> **What to work on**
Copy the listing below word for word, omitting the pictures.

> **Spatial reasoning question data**
· · · · · · ·

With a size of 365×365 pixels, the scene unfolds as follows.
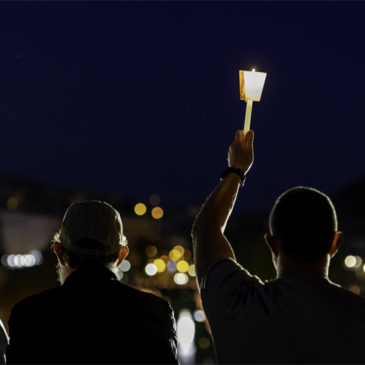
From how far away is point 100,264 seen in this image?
4074 millimetres

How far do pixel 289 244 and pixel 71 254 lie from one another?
126cm

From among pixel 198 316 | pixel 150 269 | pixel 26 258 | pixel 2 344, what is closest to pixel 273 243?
pixel 2 344

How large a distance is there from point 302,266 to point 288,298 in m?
0.18

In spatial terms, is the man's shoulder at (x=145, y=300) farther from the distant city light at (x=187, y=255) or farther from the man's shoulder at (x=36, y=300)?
the distant city light at (x=187, y=255)

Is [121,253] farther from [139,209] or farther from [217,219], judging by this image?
[139,209]

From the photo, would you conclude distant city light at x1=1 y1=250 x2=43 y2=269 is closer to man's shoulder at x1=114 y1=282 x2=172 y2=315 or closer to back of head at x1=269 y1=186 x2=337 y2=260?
man's shoulder at x1=114 y1=282 x2=172 y2=315

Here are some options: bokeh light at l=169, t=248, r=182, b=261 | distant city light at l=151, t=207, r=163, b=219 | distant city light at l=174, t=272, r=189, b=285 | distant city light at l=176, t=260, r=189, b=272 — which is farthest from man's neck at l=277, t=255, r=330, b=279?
distant city light at l=151, t=207, r=163, b=219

· · · · · · ·

> **Complete response**
With a size of 365×365 pixels, the scene unfolds as follows.
From how far away is point 100,264 seen in this image?
4074 millimetres

How far do pixel 289 244 and pixel 71 254 lie from one another?
126cm

From among pixel 198 316 | pixel 150 269 | pixel 26 258 | pixel 2 344, what is closest to pixel 273 243?
pixel 2 344

How large a distance is there from point 302,266 to point 288,298 in m?
0.18

In spatial terms, is the man's shoulder at (x=145, y=300) farther from the distant city light at (x=187, y=255) or farther from the man's shoulder at (x=36, y=300)?
the distant city light at (x=187, y=255)

Is [121,253] farther from [139,209] or farther from [217,219], judging by this image?
[139,209]

From the photo, would you conclude distant city light at x1=1 y1=250 x2=43 y2=269 is closer to man's shoulder at x1=114 y1=282 x2=172 y2=315 or closer to back of head at x1=269 y1=186 x2=337 y2=260?
man's shoulder at x1=114 y1=282 x2=172 y2=315

Here are some options: bokeh light at l=169, t=248, r=182, b=261 | distant city light at l=151, t=207, r=163, b=219 | distant city light at l=174, t=272, r=189, b=285 | distant city light at l=176, t=260, r=189, b=272 — which is farthest from man's neck at l=277, t=255, r=330, b=279?
distant city light at l=151, t=207, r=163, b=219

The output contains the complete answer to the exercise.